Could you rewrite the lines from the one containing "Which is furthest from the viewer, given" through the last line, replacing "drop ceiling tile" with "ceiling panel" and leaving everything else as it is?
>>>>>
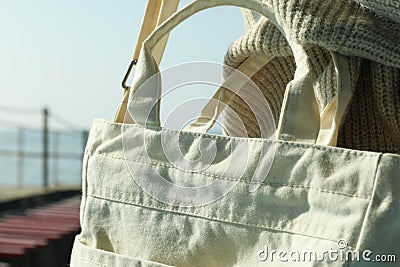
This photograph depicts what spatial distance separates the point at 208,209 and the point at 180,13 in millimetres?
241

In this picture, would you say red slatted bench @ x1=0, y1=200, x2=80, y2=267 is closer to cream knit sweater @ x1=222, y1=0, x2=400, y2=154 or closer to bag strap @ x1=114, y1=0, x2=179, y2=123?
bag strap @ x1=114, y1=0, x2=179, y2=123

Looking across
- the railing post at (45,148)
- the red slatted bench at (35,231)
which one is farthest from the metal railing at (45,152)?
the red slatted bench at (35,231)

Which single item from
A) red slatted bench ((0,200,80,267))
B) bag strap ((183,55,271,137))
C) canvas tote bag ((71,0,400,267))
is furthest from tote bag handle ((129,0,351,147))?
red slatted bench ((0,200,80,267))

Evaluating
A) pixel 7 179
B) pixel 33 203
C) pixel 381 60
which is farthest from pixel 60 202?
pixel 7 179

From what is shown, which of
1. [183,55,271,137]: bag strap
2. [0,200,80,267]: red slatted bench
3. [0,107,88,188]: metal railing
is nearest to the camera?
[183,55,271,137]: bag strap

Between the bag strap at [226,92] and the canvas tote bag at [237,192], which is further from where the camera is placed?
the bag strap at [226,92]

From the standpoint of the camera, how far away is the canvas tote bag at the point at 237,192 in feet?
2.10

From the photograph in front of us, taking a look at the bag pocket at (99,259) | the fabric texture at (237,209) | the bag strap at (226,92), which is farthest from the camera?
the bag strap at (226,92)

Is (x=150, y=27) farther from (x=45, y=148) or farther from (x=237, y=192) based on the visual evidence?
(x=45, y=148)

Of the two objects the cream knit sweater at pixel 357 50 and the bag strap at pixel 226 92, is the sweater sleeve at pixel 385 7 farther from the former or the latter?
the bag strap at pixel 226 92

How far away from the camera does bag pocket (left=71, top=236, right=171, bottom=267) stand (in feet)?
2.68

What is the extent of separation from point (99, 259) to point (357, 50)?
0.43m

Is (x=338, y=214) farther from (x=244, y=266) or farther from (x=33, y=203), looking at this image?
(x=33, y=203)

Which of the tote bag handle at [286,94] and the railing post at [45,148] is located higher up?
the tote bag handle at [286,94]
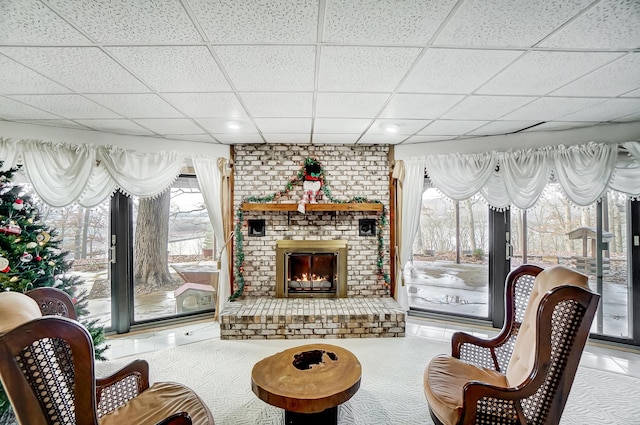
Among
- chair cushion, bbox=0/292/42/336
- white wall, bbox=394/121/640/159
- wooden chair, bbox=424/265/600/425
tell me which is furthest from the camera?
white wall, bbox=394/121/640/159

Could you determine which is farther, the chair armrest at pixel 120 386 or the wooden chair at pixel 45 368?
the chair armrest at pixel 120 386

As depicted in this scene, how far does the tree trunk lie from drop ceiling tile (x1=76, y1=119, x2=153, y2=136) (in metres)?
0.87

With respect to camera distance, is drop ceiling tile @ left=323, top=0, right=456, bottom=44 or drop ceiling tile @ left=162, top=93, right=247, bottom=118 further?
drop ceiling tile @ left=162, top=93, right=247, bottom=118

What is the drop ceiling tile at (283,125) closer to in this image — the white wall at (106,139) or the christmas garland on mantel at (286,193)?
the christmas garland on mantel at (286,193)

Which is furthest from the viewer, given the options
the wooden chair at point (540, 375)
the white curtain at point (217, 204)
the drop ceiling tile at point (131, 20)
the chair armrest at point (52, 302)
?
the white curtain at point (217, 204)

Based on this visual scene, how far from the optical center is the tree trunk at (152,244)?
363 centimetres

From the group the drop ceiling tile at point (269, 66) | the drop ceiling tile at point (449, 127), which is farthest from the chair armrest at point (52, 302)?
<<<<<
RESULT OF THE EXERCISE:
Which is furthest from the viewer, given the options
the wooden chair at point (540, 375)
the white curtain at point (217, 204)
the ceiling panel at point (131, 20)
the chair armrest at point (52, 302)
?
the white curtain at point (217, 204)

Based on this visual scene, how far from the optical center is the tree trunk at (152,244)?
363 centimetres

From the group the ceiling panel at point (269, 66) | the ceiling panel at point (449, 127), which is farthest from the chair armrest at point (52, 302)?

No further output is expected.